Reproduce the entries below character for character.

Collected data
>>>

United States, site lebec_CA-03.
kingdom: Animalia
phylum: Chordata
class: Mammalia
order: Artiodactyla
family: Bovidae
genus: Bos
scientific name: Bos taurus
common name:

<<<

EXERCISE OUTPUT:
United States, site lebec_CA-03.
kingdom: Animalia
phylum: Chordata
class: Mammalia
order: Artiodactyla
family: Bovidae
genus: Bos
scientific name: Bos taurus
common name:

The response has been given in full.